According to a study, led by researchers from the University of Zurich in Switzerland, responsibility aversion or unwillingness to take decisions that also affect the welfare of others, sets followers apart from the leaders.

Leaders are more willing to take responsibility for making decisions that affect the welfare of others, and do not delegate decision-making.

Conversely, responsibility aversion was driven by a greater need for certainty about the best course of action when the decision also had an effect on others, said the researchers, in the paper published in the journal Science.

"Because this framework highlights the change in the amount of certainty required to make a decision, and not the individual's general tendency for assuming control, it can account for many different leadership types," said lead author Micah Edelson from the varsity.

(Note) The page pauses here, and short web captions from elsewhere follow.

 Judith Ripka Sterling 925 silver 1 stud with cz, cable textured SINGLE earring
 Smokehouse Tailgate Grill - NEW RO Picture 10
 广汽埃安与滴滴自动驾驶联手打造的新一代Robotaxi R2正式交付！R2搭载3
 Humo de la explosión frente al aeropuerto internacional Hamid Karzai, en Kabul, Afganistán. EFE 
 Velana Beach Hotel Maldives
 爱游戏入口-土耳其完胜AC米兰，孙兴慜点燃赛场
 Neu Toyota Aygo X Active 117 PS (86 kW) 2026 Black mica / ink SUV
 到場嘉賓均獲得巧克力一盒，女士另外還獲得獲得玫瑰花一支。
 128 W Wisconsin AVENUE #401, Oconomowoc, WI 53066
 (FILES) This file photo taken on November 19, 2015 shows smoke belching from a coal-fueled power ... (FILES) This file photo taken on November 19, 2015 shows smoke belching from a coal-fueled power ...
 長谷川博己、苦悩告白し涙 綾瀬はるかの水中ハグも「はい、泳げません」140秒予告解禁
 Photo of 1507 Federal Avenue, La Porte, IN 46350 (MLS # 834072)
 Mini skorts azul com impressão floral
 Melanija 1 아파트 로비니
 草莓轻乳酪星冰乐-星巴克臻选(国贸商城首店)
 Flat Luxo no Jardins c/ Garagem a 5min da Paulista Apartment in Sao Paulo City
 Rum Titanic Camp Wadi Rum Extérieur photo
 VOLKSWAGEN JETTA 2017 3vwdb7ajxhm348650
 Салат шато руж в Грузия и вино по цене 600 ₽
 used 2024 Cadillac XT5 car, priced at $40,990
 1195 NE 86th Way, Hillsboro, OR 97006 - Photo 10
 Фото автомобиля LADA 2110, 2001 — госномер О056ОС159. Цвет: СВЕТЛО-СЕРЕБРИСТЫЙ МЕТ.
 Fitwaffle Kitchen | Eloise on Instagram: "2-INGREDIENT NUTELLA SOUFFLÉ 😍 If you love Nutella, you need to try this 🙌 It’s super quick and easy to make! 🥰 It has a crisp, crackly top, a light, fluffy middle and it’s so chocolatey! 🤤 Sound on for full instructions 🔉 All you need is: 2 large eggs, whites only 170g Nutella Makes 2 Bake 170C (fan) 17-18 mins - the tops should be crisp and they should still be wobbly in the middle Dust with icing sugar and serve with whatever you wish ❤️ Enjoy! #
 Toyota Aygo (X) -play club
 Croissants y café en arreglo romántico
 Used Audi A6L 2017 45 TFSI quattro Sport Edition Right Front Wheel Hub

"These can include authoritarian leaders who make most decisions themselves, and egalitarian leaders who frequently seek a group consensus," he added.

In the study, the participants were divided into groups in which the leaders of groups had to take decisions on certain issues. They could either make a decision themselves or delegate it to the group.

A distinction was drawn between 'self' trials, in which the decision only affected the decision-makers themselves, and 'group' trials, in which there were consequences for the whole group.

The team tested several common intuitive beliefs, such as the notion that individuals who were less afraid of potential losses or taking risks, or who liked being in control, and would be more willing to take on responsibility for others.

These characteristics, however, did not explain the differing extent of responsibility aversion found in the study participants.

This shift in the need for certainty was particularly pronounced in people with a strong aversion to responsibility, the researchers said.